Diversity-Connected Graph Convolutional Network for Hyperspectral Image Classification

Hyperspectral image classification methods based on the graph convolutional network (GCN) have received more attention because they can handle irregular regions by graph encoding techniques. However, GCN-based HSI classification methods are highly sensitive to the quality of the graph structure. Its performance degrades in the case of underdeveloped graphs because it cannot excavate the intrinsic adjacency relationships. Thus, it is necessary to improve the quality of graph structure in GCN-based methods. In this paper, a novel diversity-connected graph convolutional network (DCGCN) method is proposed to improve the quality of the graph structure for HSI classification, and its basic idea can be adopted by other GCN-based methods. First, the potential neighbors are excavated by performing topological extensions based on the given graph.
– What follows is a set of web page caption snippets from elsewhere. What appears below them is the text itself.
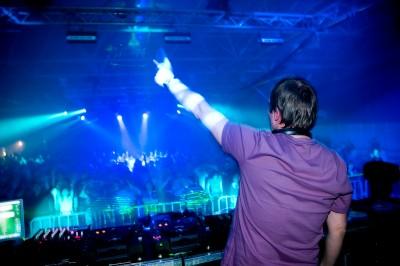 DJ Paulie vs. DJ Pauly D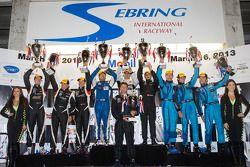 PC podium: Klasse-winnaars David Cheng, Mike Guasch, David Ostella, 2e plaats Kyle Marcelli, Chris C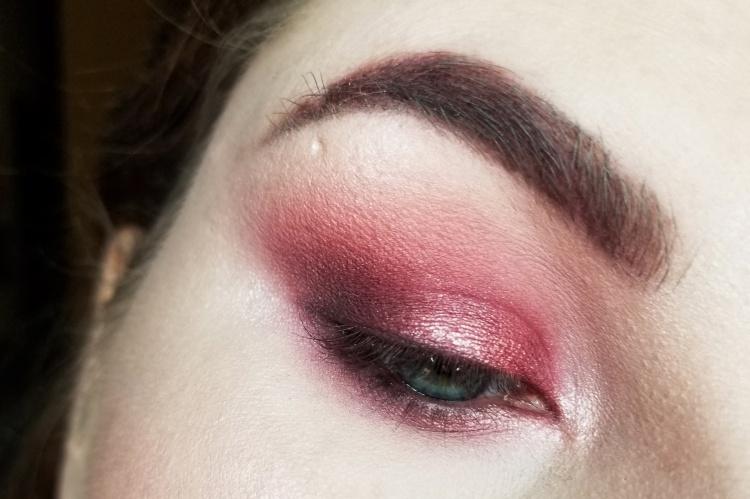 velvet darkness (30)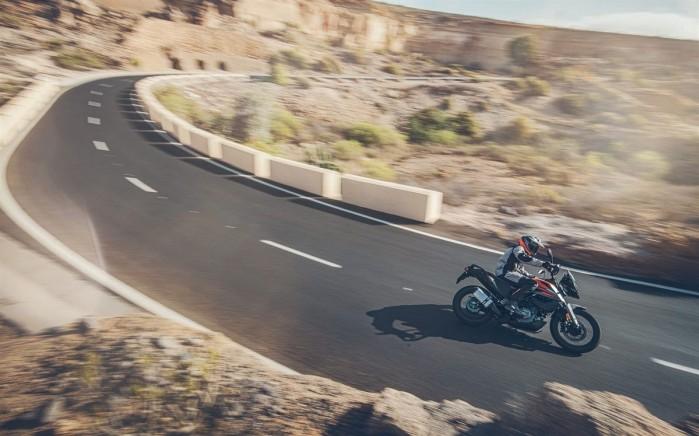 KTM 390 Adventure 2020 dlugi zakret
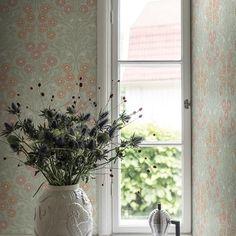 Bellis tapet från Midbec® (MB174-02) - Fraktfritt online Master Bedroom, Windows, Curtains, Wallpaper, Inspiration, Design, Home Decor, Master Suite, Biblical Inspiration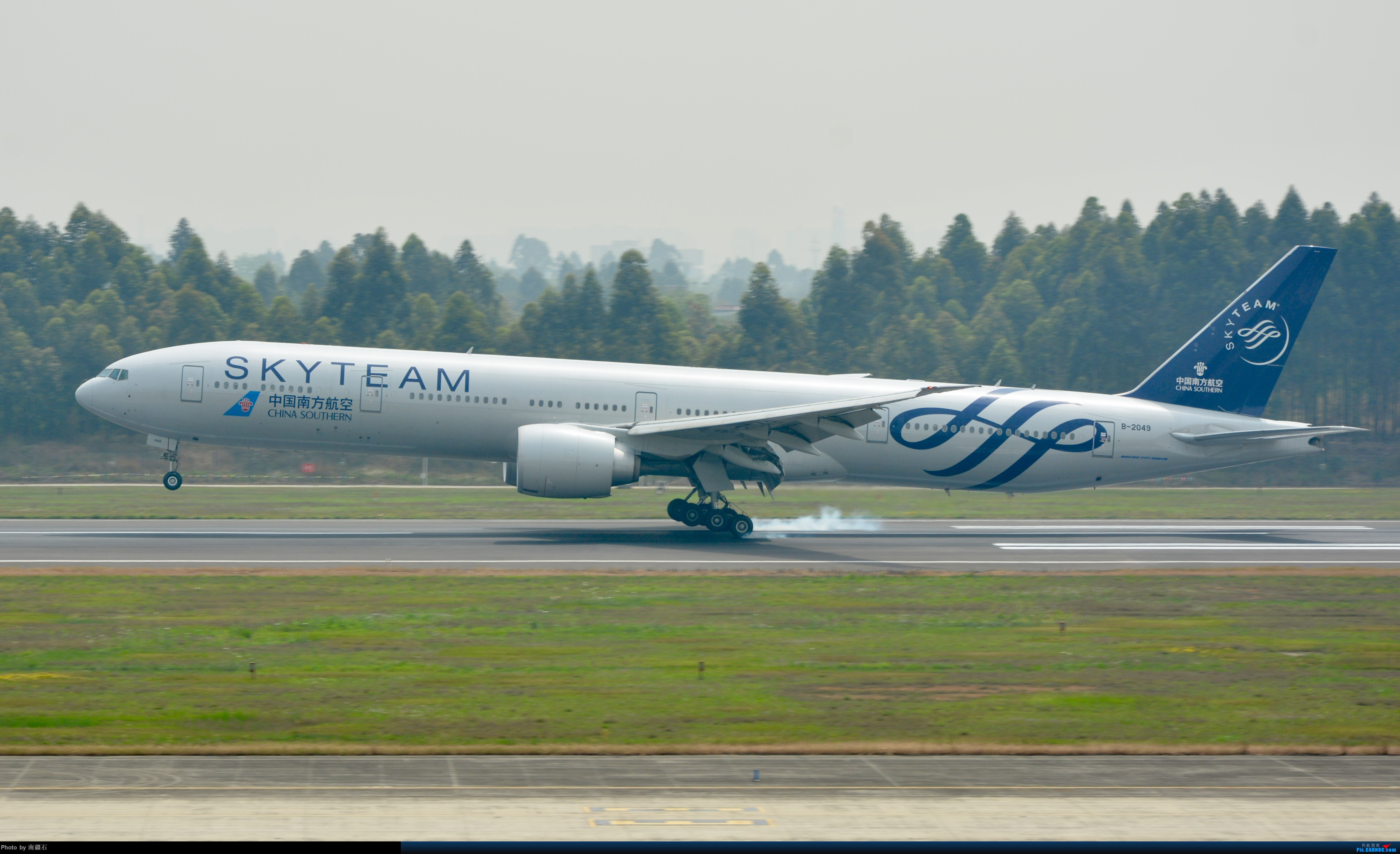 Re:[原创]CTU 南航777-300ER 天合联盟涂装 BOEING 777-300ER B-2049 中国成都双流国际机场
The diversity of surrounding neighbors is maintained by adaptively smoothing operation via a global threshold value from Kullback-Leibler divergence to eliminate weak interclass connections caused by weakly spectral variability. Second, another key connectivity restriction is imposed on the diverse neighbors to further refine the ambiguous connections of hard samples aiming at removing strong interclass connections where the spectral information is heavily confounded. Finally, the DCGCN method is analyzed theoretically to demonstrate its low-pass filter property. The comprehensive experiments demonstrate the effectiveness of the proposed DCGCN method and the basic idea of the diversity-connected graph in terms of overall accuracy (OA), kappa coefficient (KC), average accuracy (AA) indexes.